É fato que as mulheres em Aquaman (James Wan, 2018) são representadas como fortes, independentes, corajosas e ousadas, apesar do filme começar com a rainha Atlanna (Nicole Kidman) sendo salva pelo faroleiro Thomas Curry (Temuera Morrison) e se apaixonando por ele. Mas logo ela mostra que tem muito mais a oferecer do que o papel de mocinha indefesa que é grata por ser salva pelo príncipe encantado. Aliás, no caso, ela é a rainha.
O roteiro básico do filme não foge à regra de apresentação dos heróis através de sua origem. Aquaman/Arthur Curry (Jason Momoa), metade pertencente ao reino da terra e metade ao reino do mar, é filho desse amor, um mestiço, como é chamado muitas vezes ao longo do filme.
E esse é um dos pontos positivos do longa: mostrar o diferente, a mistura entre raças como algo positivo. Afinal de contas, o Aquaman de pele morena e cabelos longos – bem diferente das primeiras versões loiro-mauricinho dos quadrinhos – é o escolhido para herdar o trono da Atlântica e unir os dois mundos dos quais faz parte.
Mas, voltando à sua mãe: o conto de fadas da rainha e o faroleiro acaba com a chegada de soldados atlantes que vieram levá-la de volta ao reino dos mares, de onde nunca poderia ter saído. No entanto, em vez de simplesmente se render e ir embora, Atlanna luta contra todos os soldados e vence, praticamente, sem a ajuda de Thomas Curry. Forte, decidida e ousada. Logo em seguida, para proteger seu amado e seu filho, ela decide voltar ao seu lugar de origem e arcar com as consequências dos seus atos. Atlanna é banida para o Reino do Fosso e considerada morta.

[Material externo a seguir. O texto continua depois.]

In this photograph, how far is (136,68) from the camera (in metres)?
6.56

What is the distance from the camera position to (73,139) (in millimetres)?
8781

Aquaman cresce sem a mãe por perto e tem uma forte relação com o pai. Logo aparece uma segunda mulher na vida dele: a princesa Mera (Amber Heard). Ela tenta convencer Arthur a assumir o trono de Atlântida, já que ele é o escolhido para unir os dois mundos e salvar a superfície de ser destruída pelo meio-irmão, o violento-puro-sangue-genuíno-príncipe-loiro-de-olhos-azuis, Orm Marius (Patrick Wilson), que pretende unir os sete reinos da Atlântica e se tornar o Mestre do Oceano. Ele decide que é hora de a humanidade pagar pela destruição constante do meio ambiente submarino, resultado de anos de poluição das águas de Netuno. Uma nobre razão, no entanto, que não justifica tamanha violência.
Nesse aspecto, o filme peca em não oferecer, em momento algum, outra alternativa ao problema da poluição dos mares e também em não mostrar as consequências dos danos causados. Ninguém na Atlântica parece estar sofrendo por danos ambientais. Nem mesmo o próprio Aquaman parece preocupado com a poluição das águas.
Ele só quer assumir o trono e salvar os dois mundos de uma guerra. Aqui entra o duelo dos machos ancestrais para resolver o problema. Assim como em Pantera Negra (Ryan Coogler, 2018), o trono deve ficar com quem vence a luta corpo e corpo e a tradição de matar o adversário deve ser mantida. Soluções demasiadamente arcaicas para civilizações tão evoluídas como Atlântica ou Wakanda.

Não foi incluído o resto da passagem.